City Centre Mirror
At the centre of the debate freezing the Toronto Police Service budget is the question of whether residents will remain safe.
Police Chief Bill Blair originally thought that limiting his budget expenditures to last year’s level would have consequences. “When we don’t have enough police officers,” he said. “Our ability to keep ... communities safe can be affected.”
But the Police Services Board remained unconvinced, and unanimously voted to approve the budget without an increase.
Afterwards Chief Blair was quoted in the media as saying: “I’d keep Toronto safe if it was just me and two other guys. Whatever is available to us, we’ll just go out and do our best.”
Although Torontonians are grateful for the enthusiasm, fortunately we have more than three police officers. Chief Blair still commands 5,320 uniformed officers and a budget of almost $930 million. Yet given his earlier concerns, residents may wonder whether they will remain safe, and how he plans to keep them so.
Toronto’s backdrop of declining crime rates is promising. The most recent data show substantial decreases in all forms of crime, with the exception of a minor jump in the murder rate. On a per capita basis, we are safer now than we have been for decades.
Part of the reason is demographics, since the section of population most engaged in crime, young men, is declining. Part of our crime reduction is due to the intelligent use of technology. Databases, mapping and communications have proven to be very helpful. And part of the reason is smarter policing. Our police have tried a number of effective initiatives, such as their anti-gang strategy.

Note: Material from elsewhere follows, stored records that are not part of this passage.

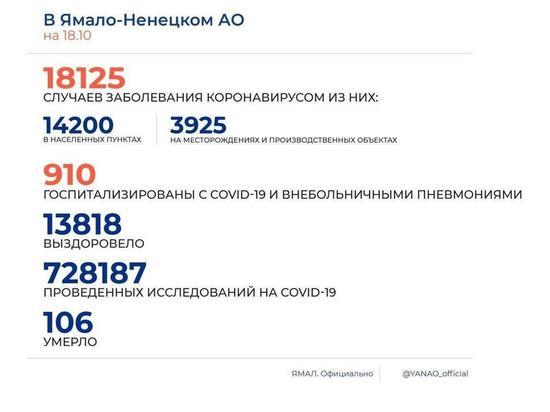 В Ямало-Ненецком АО
на 18.10

18125
СЛУЧАЕВ ЗАБОЛЕВАНИЯ КОРОНАВИРУСОМ ИЗ НИХ:

14200
В НАСЕЛЕННЫХ ПУНКТАХ

3925
НА МЕСТОРОЖДЕНИЯХ И ПРОИЗВОДСТВЕННЫХ ОБЪЕКТАХ

910
ГОСПИТАЛИЗИРОВАНЫ С COVID-19 И ВНЕБОЛЬНИЧНЫМИ ПНЕВМОНИЯМИ

13818
ВЫЗДОРОВЕЛО

728187
ПРОВЕДЕННЫХ ИССЛЕДОВАНИЙ НА COVID-19

106
УМЕРЛО

ЯМАЛ. Официально

@YANAO_official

Yet the Police Services Board, in combination with city council, has given Chief Blair a tough assignment. With a budget consisting of more than 90 per cent in labour costs, he must look at the number and productivity of his staff.
He begins from a difficult position, since the board agreed to a collective agreement that keeps Toronto’s officers the highest paid in Canada. With increases on average three times more than council paid to its unionized staff, the board locked in budget increases and expensive officers.

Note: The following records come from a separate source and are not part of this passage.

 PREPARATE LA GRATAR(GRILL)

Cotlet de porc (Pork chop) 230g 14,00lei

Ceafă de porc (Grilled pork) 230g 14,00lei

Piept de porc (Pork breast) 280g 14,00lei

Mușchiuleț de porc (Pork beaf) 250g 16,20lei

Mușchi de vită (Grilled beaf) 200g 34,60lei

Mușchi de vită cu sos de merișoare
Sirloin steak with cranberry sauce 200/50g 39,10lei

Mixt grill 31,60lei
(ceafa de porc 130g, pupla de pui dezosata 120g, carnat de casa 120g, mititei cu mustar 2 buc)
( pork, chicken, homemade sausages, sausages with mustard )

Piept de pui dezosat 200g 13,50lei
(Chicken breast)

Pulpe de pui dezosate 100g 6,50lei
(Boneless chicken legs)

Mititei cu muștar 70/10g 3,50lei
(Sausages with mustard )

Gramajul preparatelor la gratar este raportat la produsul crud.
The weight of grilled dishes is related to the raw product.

Nor was the board particularly helpful in wresting productivity gains during labour negotiations.
It follows that Chief Blair must get more out of his workforce. He will probably start with reviewing his organization, and work to reduce the practice of two-officer patrols. Although these and other changes are essential, such ideas are easier said than done.

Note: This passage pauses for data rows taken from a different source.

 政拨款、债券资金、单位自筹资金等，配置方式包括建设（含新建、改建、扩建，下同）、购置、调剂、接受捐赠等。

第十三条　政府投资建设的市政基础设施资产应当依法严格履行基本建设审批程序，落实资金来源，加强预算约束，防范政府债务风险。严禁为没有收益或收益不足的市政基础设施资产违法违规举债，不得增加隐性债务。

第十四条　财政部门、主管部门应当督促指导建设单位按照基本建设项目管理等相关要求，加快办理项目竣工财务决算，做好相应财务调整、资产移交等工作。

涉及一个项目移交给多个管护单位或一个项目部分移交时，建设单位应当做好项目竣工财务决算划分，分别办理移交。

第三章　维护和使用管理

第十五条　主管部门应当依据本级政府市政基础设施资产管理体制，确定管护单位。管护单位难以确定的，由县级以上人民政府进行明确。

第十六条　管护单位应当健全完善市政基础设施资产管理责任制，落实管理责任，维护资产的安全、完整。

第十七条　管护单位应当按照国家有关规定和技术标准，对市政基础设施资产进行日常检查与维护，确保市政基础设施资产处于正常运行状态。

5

The biggest challenge to achieving enough productivity gains is due to the size and power of the police union, the Toronto Police Association.
As a result, Chief Blair has few places to turn. While he can do his best to increase productivity, the Toronto Police Association is vigilant, well-financed and accustomed to grievances. The Police Services Board is already anticipating legal challenges should Chief Blair downsize his organization or attempt productivity gains contrary to the wishes of the union.
Under the rigid labour system now in place, change will probably come at the pace of retiring officers. As individuals leave, Chief Blair will then have some ability to redeploy officers. However, it is in the union’s interest, and also within its ability, to limit productivity increases generated by these changes.
And so we come back to questions of whether Torontonians will remain safe, and how Chief Blair can make that assurance with constrained resources.
Thanks to fewer young men in our population, adequate investment in technology and a history of smart policing, Torontonians will be safe. But due to inflexibility in labour relations, Chief Blair’s options are limited.